4. The Stage 1 pre-data manuscript should be submitted as a revision to the provisionally accepted proposal. All materials necessary to evaluate the study plan should be provided.

5. The editor will review the materials and may suggest revisions prior to review. Once the materials are ready for review, they will be sent to the original authors and optionally to additional expert reviewers (including statistical consultants if necessary). This review process is intended to be constructive, although papers may be rejected at this stage if the full implementation makes clear that the project is infeasible in ways not obvious during the proposal stage. In most cases, the Stage 1 manuscript will undergo revisions until it can be provisionally accepted.

6. Once the Stage 1 manuscript and materials have been provisionally accepted, AMPPS and APS will put out a call for labs interested in contributing to the project, and the editors will evaluate applications to contribute. The study will then proceed according to the plan laid out in the Stage 1 manuscript. The editors and authors can provide guidance and answer questions from contributing labs during this process.

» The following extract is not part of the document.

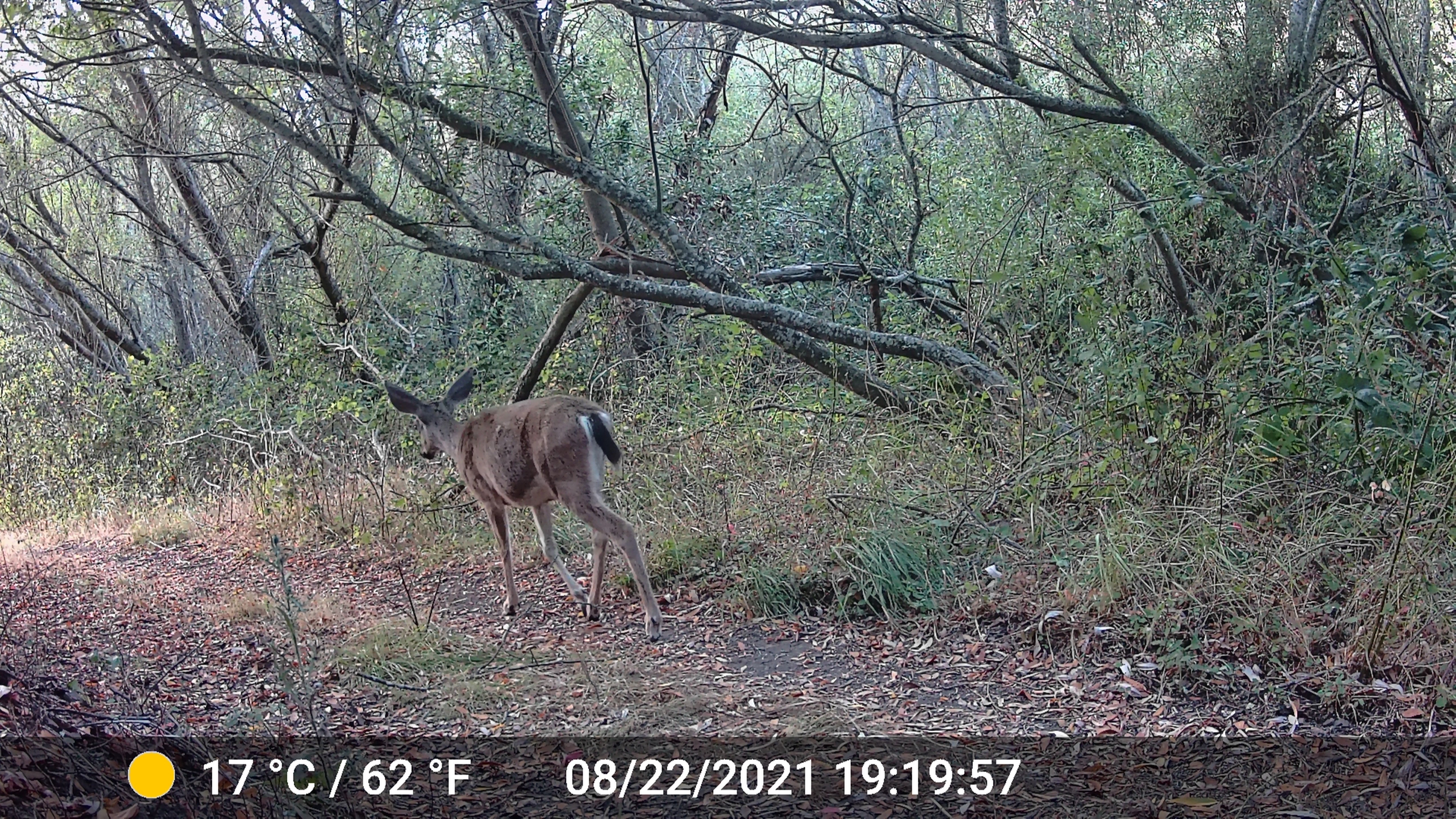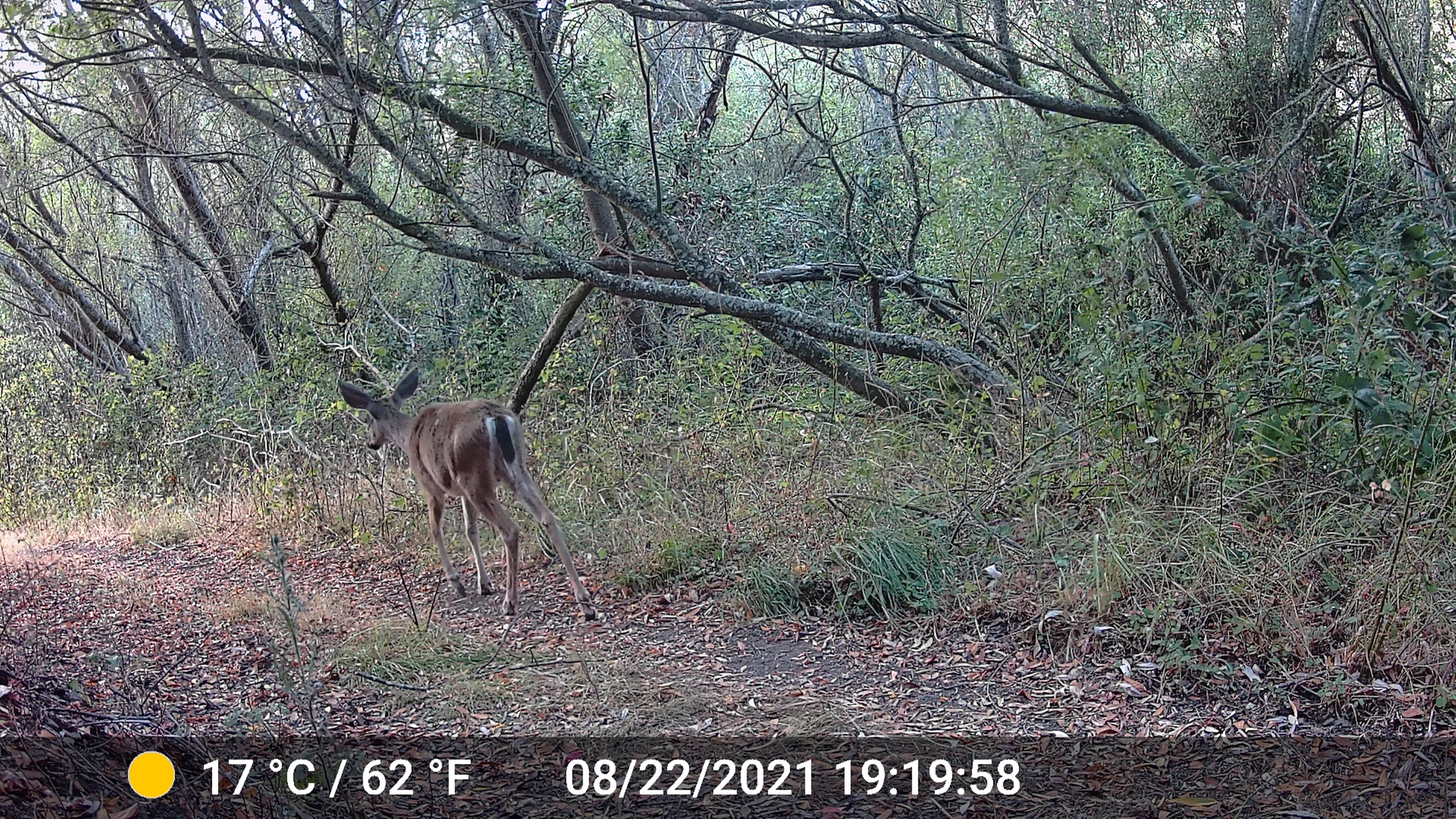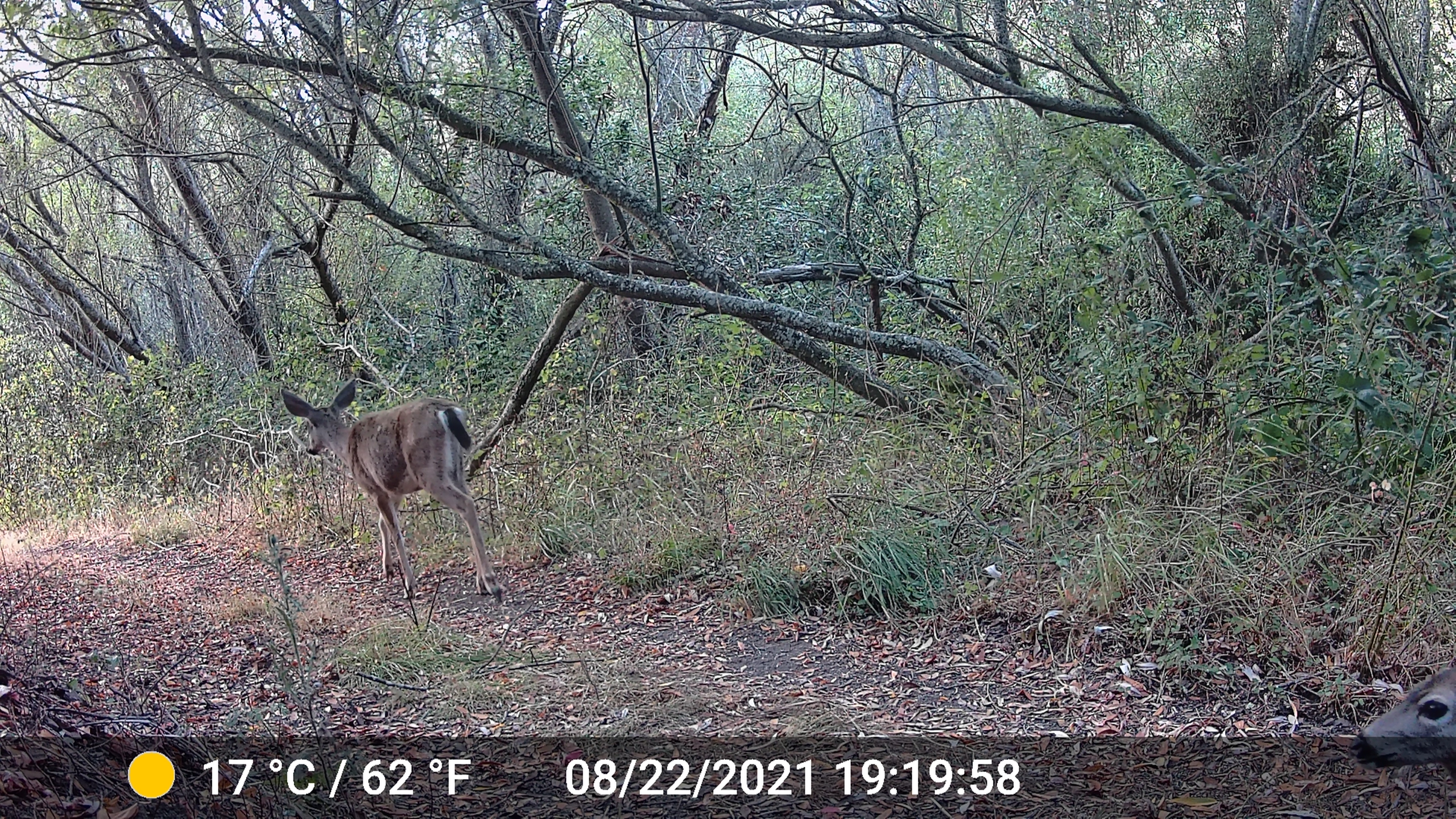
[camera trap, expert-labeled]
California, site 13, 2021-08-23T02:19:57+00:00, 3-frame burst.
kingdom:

7. Once data collection is complete, the authors will analyze the data according to the Stage 1 plan, incorporate the data into the Stage 1 manuscript, and add a brief discussion section. This Stage 2 manuscript is a draft of the final RRR paper. The authors submit this Stage 2 manuscript as a revision to the provisionally accepted Stage 1 manuscript. This Stage 2 manuscript is again sent for review to the original authors, previous reviewers, and possibly additional reviewers. The purpose of this stage of review is to evaluate whether the study adhered to the plan of the Stage 1 manuscript and to ensure that the conclusions are supported by the evidence. Reviewers may suggest additional exploratory analyses. The revision process will continue until the paper can be accepted.